Planning to Scale

Recently at Global Radio we recently relaunched Heart FM, which now is a conglomeration of 33 local heart station websites, where previously it was 33 individual sites. So to achieve this the team refactored our inhouse CMS to handle these localisations in as sane a way as possible. With the aim being that with the CMS our editors could easily manage and share content across these sites and make it easy to localise any aspect of the page, where one or more stations wants to differ from the norm.

This resulted in a fairly large scale refactoring of the CMS to clean up and simplify the logic of the system. The end result of that work is an editor can now; localise, schedule or symlink (share across pages / locations) any aspect of the page. This work has resulted in an extremely flexible and powerful system, but also has has thrown up an number of challenges - one of which is how to make the website scale effectively and this is the focus of the post.

Targets

The first rule of scaling is to have something to aim for:

"Premature optimization is the root of all evil" - without being focused then your optimisations are likely to focus on the wrong areas.

I remember early in my career people discussing large databases and the differences in perception of what "large is" can be huge. So before you begin to optimise your site, you should at least know what you want to aim form, otherwise you are likely to waste time, effort and money and not focus on what actually matters. For Heart we know we have to deal with traffic surges similar to the "digg effect", so our aim is to be able to deilver content under this periods of extreme traffic.

Remove bottlenecks

For our sites the main bottleneck is the database. This is no surprise as, databases are often a bottleneck in dynamic websites and a number of approaches can be taken to minimise its impact. At Global we have written a flexible CMS that is complex in that it allows n levels of nesting, scheduling, localising and sharing of modules on a page. But on the whole our sites don't produce complex and dynamic output, there are elements of that, but on the whole its a magazine / news style site, with hub pages highlighting articles, competitions and galleries within the site.

During the refactoring as features neared completion in the CMS we used Rob Hudson's Django Debug Toolbar to keep an eye on query count. We kept down the number of queries using a number of approaches; where possible we cached, memoized, ensured that we used the ORM efficiently and made sure that we didn't repeat queries over and over. Daniel Roseman has written some great posts on Django Patterns sharing some insights learnt whilst refactoring the CMS and improving its performance, so I won't repeat them here.

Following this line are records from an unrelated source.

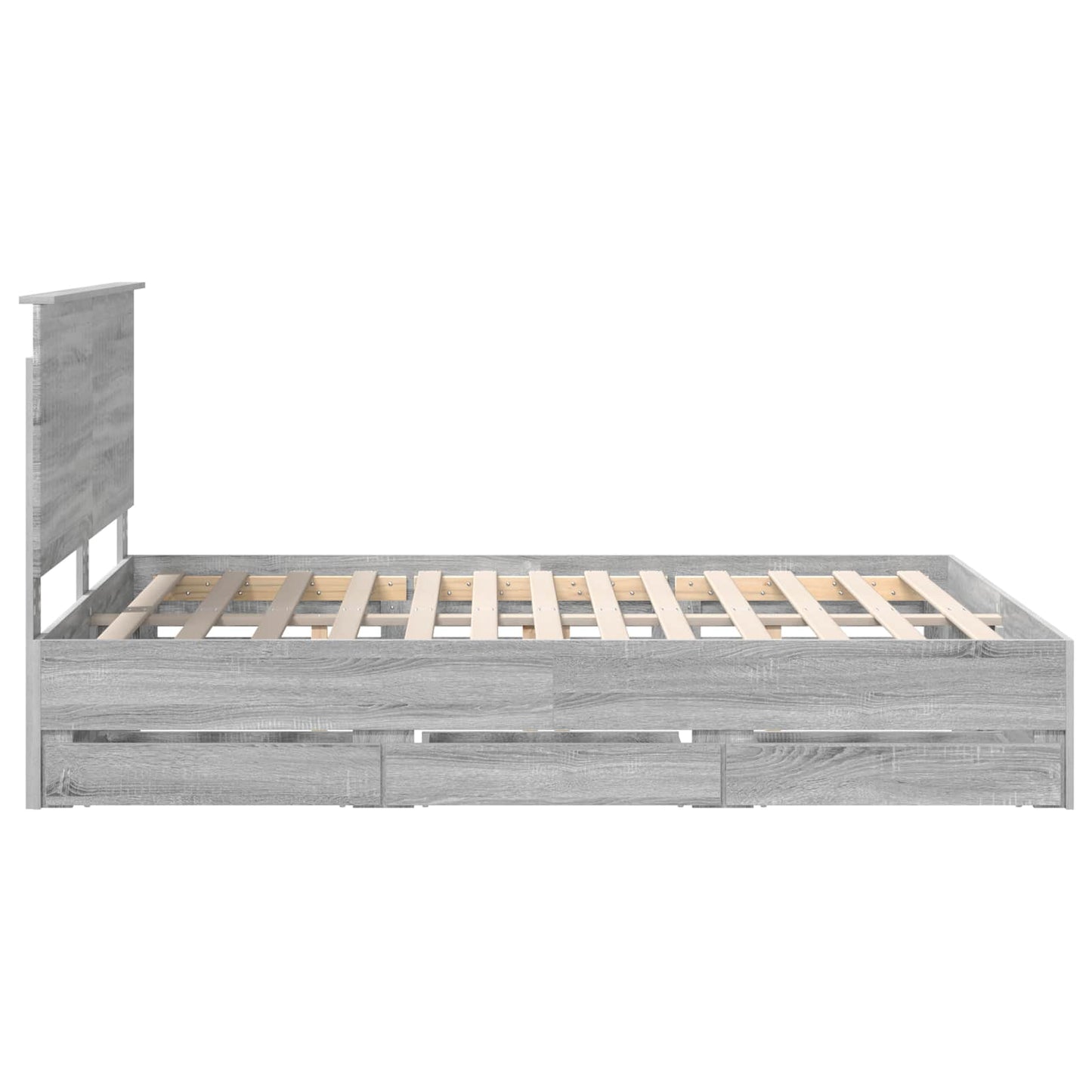 Struttura del letto con cassetto Grigio Sonoma 150 x 200 cm | homemem39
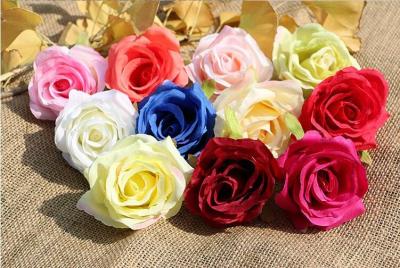 China UVG FBL02 silk roses artificial flower head for wedding flower wall backdrop use for sale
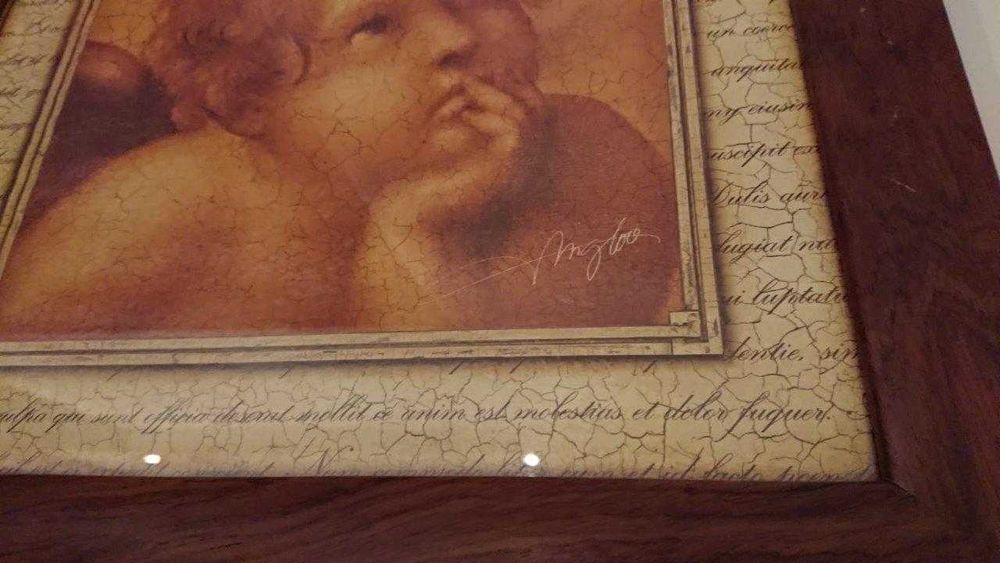 Quadros – Anjos de Rafael (Madonna Sistina)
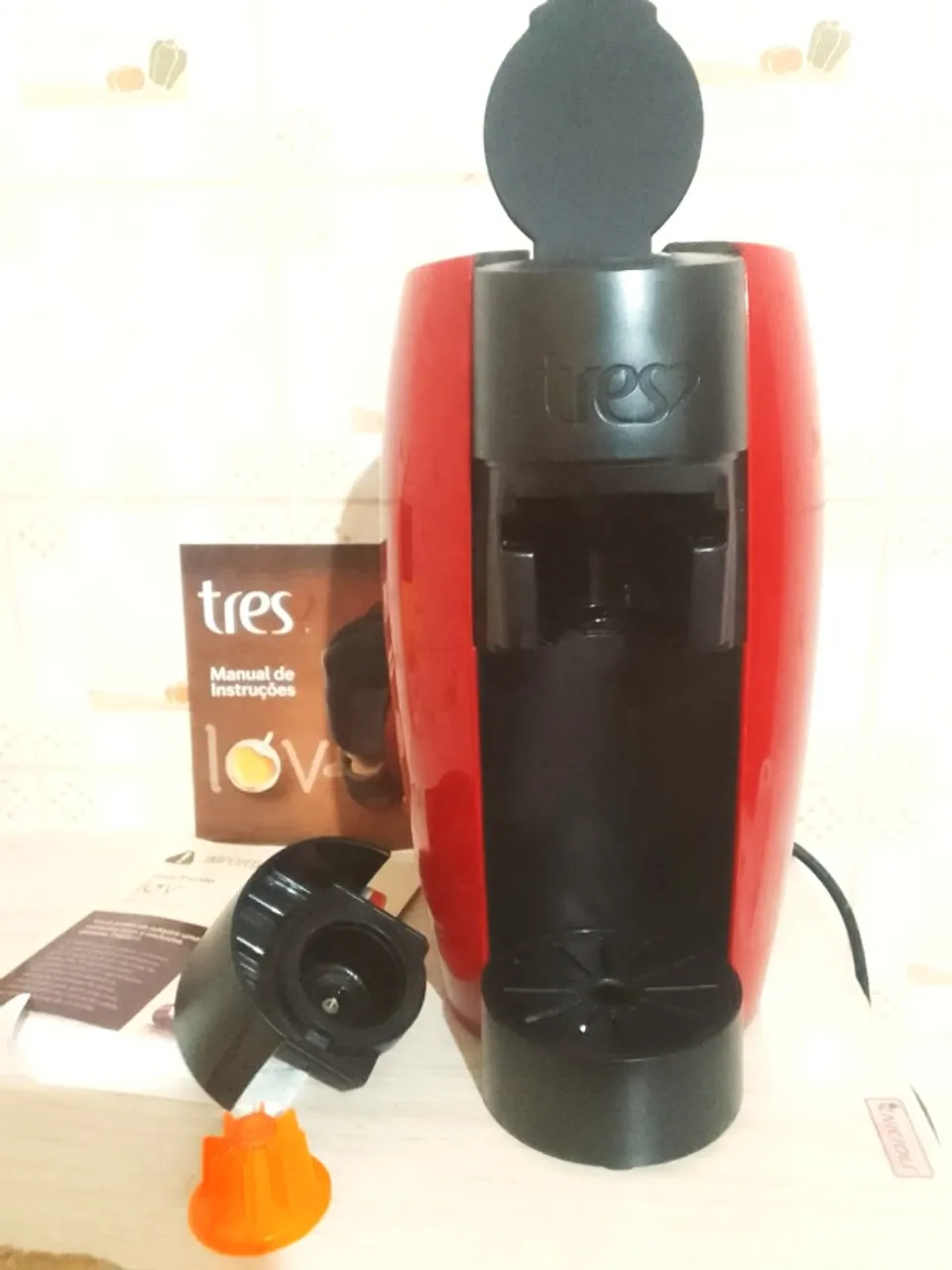 Cafeteira Espresso lov 3 corações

Another bottleneck we had and again the debug toolbar provides this information was the number of templates it could take to render a page, as this problem had been identified and fixed in Django 1.2 with a relatively small patch we backported it to our version of Django.

Caching

Caching is incredibly important, most of the data on our pages is relatively static. Initially we looked at baking all the static parts of the pages to disk on creation or change of data in the CMS. This looked ideal, with that in place we could just use these pages as templates themselves and render any dynamic parts, therefore saving many queries and bypassing lots of logic. However, due to the flexibility of the CMS, if you factor in the localisations, symlinking and scheduling of modules on a page it wasn't as simple and robust an approach as hoped so was binned as it just wasn't worth the cost of building and maintaining it. However, I would recommend this approach, if its feasible as it makes sense to keep as much static stuff static. There is no need to force every user to rebuild part or sometimes all of the page if its non changing or infrequently changing data.

We liked the idea of caching the static parts and rendering the dynamic parts of the page and time based caching provided a simple and easy solution. However, when dealing with the "digg effect" our aim is to always serve the page and to help us do that, we decided that if the dynamic parts were failing under the load, then just serving the cached page, without the dynamic elements was preferable to serving a "fail whale".

Caching with Nginx

Nginx, Server Side Includes (SSI), proxies and proxy caching provided a solution to managing high load out of the box. The proxy_cache is faster than using memcached and can be made semi persistent, SSIs provide a mechanism to replace dynamic blocks in the cached page and even allow you handle if the rendering the ssi fails for any reason. For us and our site its a great solution to keeping the site up.

Heres the request / response flow:

Media_http2bpblogspot_xcztx

Shamelessly adapted from James Gardener (SSI, Memcached and Nginx (plus Varnish, ESI and static generation))

With Nginx we set the cache timeout to be low, but more importantly we keep the cache on disk for a longer period of time, so if anything happens to the django backend we can still serve:

Media_http3bpblogspot_bxfeh

Conclusions

This provides us with a robust solution, that can allow us to handle large surges in traffic and makes us resilient if the backend goes away for any reason. There is a cost, we lose some dynamic parts of the site, whether or not we have found the correct solution for us only time will tell, but for now we've solved a problem.